Sometimes life takes you full circle back to someone you thought you’d never see again.
Long ago, when we were little girls running barefoot around our grandparents’ house, trying to stay out of our mothers’ permed hair, I used to call my cousin “Bad Linda.” Not because she was bad. She was not.
But simply because I was a year older than she, and starved for any kind of status I could garner, needing, I suppose, to lord it over somebody, if only my favorite cousin.
Our mothers were sisters, two of nine, who were forever showing up at their parents’ door, children in tow, having left or been left by a boyfriend or husband, thereafter to be known as “Good Old Uncle What’s His Name, Never Liked the Son-of-a-Gun Anyhow.”

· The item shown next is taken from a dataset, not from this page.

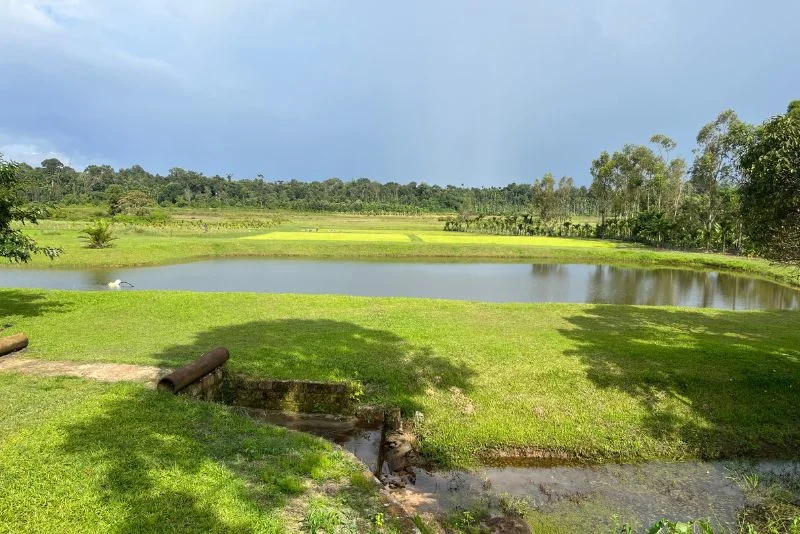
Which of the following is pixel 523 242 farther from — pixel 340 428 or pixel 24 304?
pixel 340 428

So Linda and I spent much of our growing-up years sharing a bed, a bath, a biscuit and all the many bruisings of childhood, more like sisters than cousins.
Naturally, on occasion, we fought. It’s what cousins/sisters do. But we never stayed mad for long. Except when she stole the Peeps from my Easter basket. She may swear it didn’t happen. It did. I forgave her, but I did not forget it. Forgiving and forgetting are different things.
Then, when we were 10 or so, life put us on different paths. Linda’s mother remarried and took her and her brother Keith to Michigan, so very far from North Carolina that it could’ve been the dark side of the moon.
We seldom saw each other after that, except on the rare occasion when she and her family would come to visit.
On one such visit, when we were barely teenagers, her mother took us out for ice cream. We were sitting in their station wagon, Linda, Keith and I, slurping milkshakes, when Keith made some nasty remark, the kind of thing kid brothers love to say. Linda was offended and said so. So Keith dumped his milkshake on her head.
That was bad. Then I laughed. So Linda socked me in the nose.
Their mother was so upset that she took them back to Michigan and visits became even rarer.
A year or so later, I heard that Linda had gotten married. Then I went off to college and ended up in California, married with three children and working for a newspaper. I barely had time to bathe, let alone keep in touch with distant cousins. Her life, no doubt, was as busy as mine.
I thought of her whenever I saw a milkshake and every Easter when I stole Peeps from my kids’ baskets. I wondered: Did she ever think of me?
We saw each other briefly at a funeral for our youngest aunt. It was such a big gathering, so much talking and eating to do, that we barely hugged each other’s necks and it was time to go.
Odd, isn’t it, how someone could be such a part of your life, then disappear for years, leaving only memories of milkshakes and marshmallow chickens?
Imagine my surprise to get an email last week from a very nice man who said he’d been married for 30 years to my cousin.
“You should call her,” he wrote, and gave me her number.
So I did. And we talked forever about everything and nothing, children, grandchildren, all the memories we share, looking back at where we’d been just as we had once looked forward to wherever life might take us.
She apologized for socking me in the nose. I apologized for laughing at how she’d looked with a milkshake on her head.
We didn’t mention the Peeps. There was nothing to discuss, nothing to forgive. Feelings get hurt, but life is short and, besides, cousins are forever.
Easter came early for me this year. Bad Linda was good for my soul. And best of all? She can’t get her hands on my Peeps.